Zoals reeds is overwogen in het tussenvonnis, zullen de vorderingen van BodyBase in reconventie worden afgewezen.
Proceskosten
2.14.
BodyBase wordt in reconventie als de in het ongelijk gestelde partij veroordeeld in de proceskosten (inclusief nakosten).

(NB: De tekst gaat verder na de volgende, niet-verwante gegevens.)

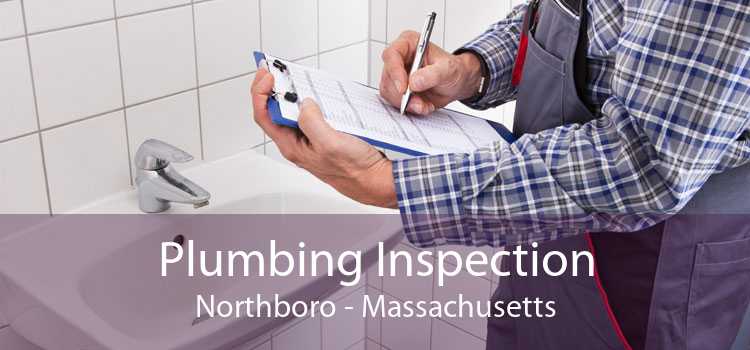 Plumbing Inspection Northboro - Massachusetts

Deze kosten aan de zijde van TOF worden begroot op:
  • salaris advocaat € 1.228,00 (twee punten x tarief II)
  • nakosten
Totaal € 1.406,00
2.15.
De gevorderde wettelijke rente over de proceskosten wordt toegewezen zoals vermeld in de beslissing.

3.De beslissing

De rechtbank
in conventie
3.1.
veroordeelt BodyBase tot betaling aan TOF van € 15.767,55 aan hoofdsom binnen zeven dagen na betekening van dit vonnis, vermeerderd met de wettelijke rente hierover als bedoeld in artikel 6:119a BW vanaf 21 november 2022 tot de dag van volledige betaling;
3.2.
veroordeelt BodyBase tot betaling aan TOF van € 932,68 aan buitengerechtelijke incassokosten binnen zeven dagen na betekening van dit vonnis;
3.3.
compenseert de proceskosten tussen partijen zodat iedere partij de eigen kosten draagt;
3.4.
verklaart de onderdelen 3.1 en 3.2 van dit vonnis uitvoerbaar bij voorraad;
3.5.
wijst het meer of anders gevorderde af;
in reconventie
3.6.
wijst de vorderingen van BodyBase af;
3.7.
veroordeelt BodyBase in de proceskosten, aan de zijde van TOF tot op heden begroot op € 1.406,00, te betalen binnen veertien dagen na aanschrijving daartoe. Als BodyBase niet tijdig aan de veroordeling voldoet en het vonnis daarna wordt betekend, dan moet BodyBase € 92,00 extra betalen, plus de kosten van betekening;
3.8.
veroordeelt BodyBase in de wettelijke rente als bedoeld in artikel 6:119 BW over de proceskosten als deze niet binnen veertien dagen na aanschrijving zijn voldaan;
3.9.
verklaart de onderdelen 3.7 en 3.8 van dit vonnis uitvoerbaar bij voorraad.
Dit vonnis is gewezen door mr. P.C. Santema. Het is ondertekend door de rolrechter en door deze in het openbaar uitgesproken op 31 juli 2024.